This ain't no cure for the summertime blues
Norman Lamont
A BLUE TOMORROW edited by Edward Vaizey, Nicholas Boles and Michael Gove Politico's £9.99, pp. 227, ISBN 1842750275 Ihave to confess that I opened A Blue Tomorrow, a book of essays by younger Conservatives, with a good deal of foreboding. Indeed there is much predictable stuff about style wars, social liberalism, Section 28 and, above all, the need for opinion polls.
One wonders at this obsession with opinion polls. It is not as if the Conservative party in recent years has been other than obsessed already. These advocates of ever more opinion polls tend to quote them when they support their own social liberal opinions. In reality if policy were determined by opinion polls the Conservative party would have a platform of restoring capital punishment, withdrawing from Europe, retaining Section 28, repatriating asylum seekers and stopping all privatisation.
We are told that opinion polls are 'the difference between knowing and guessing'. There is no room for 'believing'. It all reads like a lot of young men, affronted by a Conservative party out of office, and desperate to get jobs as special advisers in Whitehall. There is no sense that a party exists as a collective vehicle to sustain and fight for certain beliefs.
In recent years the Conservative party has attracted refugees from the SDP who do not understand the party. Such people were drawn by Mrs Thatcher's radicalism without seeing that, brilliant as she was, she was also a historical aberration. The new radicals argue that the emphasis upon freedom and the individual should be carried forward from the economic sphere into the social. Mrs Thatcher herself, of course, never thought like this, even though on matters of sexual morality she is never remotely censorious.
The Conservative party is not a libertarian party and no one with any sense of history could believe it ever could be. It should be a civilised and tolerant party. But, as its name implies, it is about tradition, authority, evolutionary change, established institutions, the nation state and the countryside — on which, needless to say, there is no chapter in this book.
For a long time the Conservative party has had an easy ride, benefiting from the fear of socialism. Mrs Thatcher destroyed socialism but in so doing removed the motive of many to vote Conservative.
That is the central problem. We can no longer rely on an automatic vote. It means that politics will often be about personalities, and style as well as policy. In fact, there is much in this book that is well written and thoughtful. The Conservative party's best chance of getting elected is to convince people it has policies which will change their lives for the better. At the moment everyone believes that the next election is going to be about public services, but these things often change.
Conservative think tanks are not what they were: too many glossy pamphlets but not enough detail. William Hague had an impossible task as leader, but his greatest mistake was not to embark on his own root and branch review of policy. We didn't coopt the brightest and the best from the universities.

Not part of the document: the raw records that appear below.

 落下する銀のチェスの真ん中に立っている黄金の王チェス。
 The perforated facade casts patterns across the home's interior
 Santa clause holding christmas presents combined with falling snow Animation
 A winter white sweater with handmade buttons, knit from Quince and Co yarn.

But Messrs Platt and Glendenning, in their chapters, highlight style and tone. In the Eighties the party needed a rhetoric that was tough and aggressive, because radical change was necessary. As the economic transformation was completed, the tone needed to alter, but it didn't. A gentler accent is still needed today.

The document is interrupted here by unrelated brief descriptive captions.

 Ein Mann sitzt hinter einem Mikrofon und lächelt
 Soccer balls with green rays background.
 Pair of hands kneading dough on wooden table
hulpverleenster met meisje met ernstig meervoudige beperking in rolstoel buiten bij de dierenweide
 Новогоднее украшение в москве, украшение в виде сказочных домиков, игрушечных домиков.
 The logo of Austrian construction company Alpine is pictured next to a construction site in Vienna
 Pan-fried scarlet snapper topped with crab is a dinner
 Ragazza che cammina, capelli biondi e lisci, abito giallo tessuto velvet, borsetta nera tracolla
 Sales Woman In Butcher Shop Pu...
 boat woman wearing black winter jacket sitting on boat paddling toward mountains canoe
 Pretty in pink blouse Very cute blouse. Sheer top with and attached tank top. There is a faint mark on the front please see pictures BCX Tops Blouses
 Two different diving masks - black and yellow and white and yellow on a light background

Rightly, the authors stress that the Conservative party desperately needs to open up the party to ethnic minorities. One issue, as Norman Tebbitt has pointed out, that attracted support from mosques, synagogues and black evangelical churches was Section 28. Re-opening that issue might conflict with 'greater inclusivity'.
The Conservative party's situation is difficult but not impossible. It faces the same dilemma of right-wing parties all over the world. But the Right has fought back in the United States, Spain and, most surprisingly of all, Italy.
The best essays in this book address modern values from a traditional setting. Aidan Rankin, in a brilliant contribution, identifies the strength of the Conservative party as its absence of dogma, and so firmly rejects a rigid political correctness that rides roughshod over individual differences and favours certain groups while casting others as villains. Same-sex relationships cannot be reduced to ideological totems. His prescription is that Tories should start thinking of themselves as 'Post-Modern Traditionalists' — Burke in a world of internet cafés and plate-glass architecture? That may sound paradoxical, nonsensical, impossible to others. It doesn't sound much like lain Duncan Smith. But it is exactly what the Conservative party has to embrace.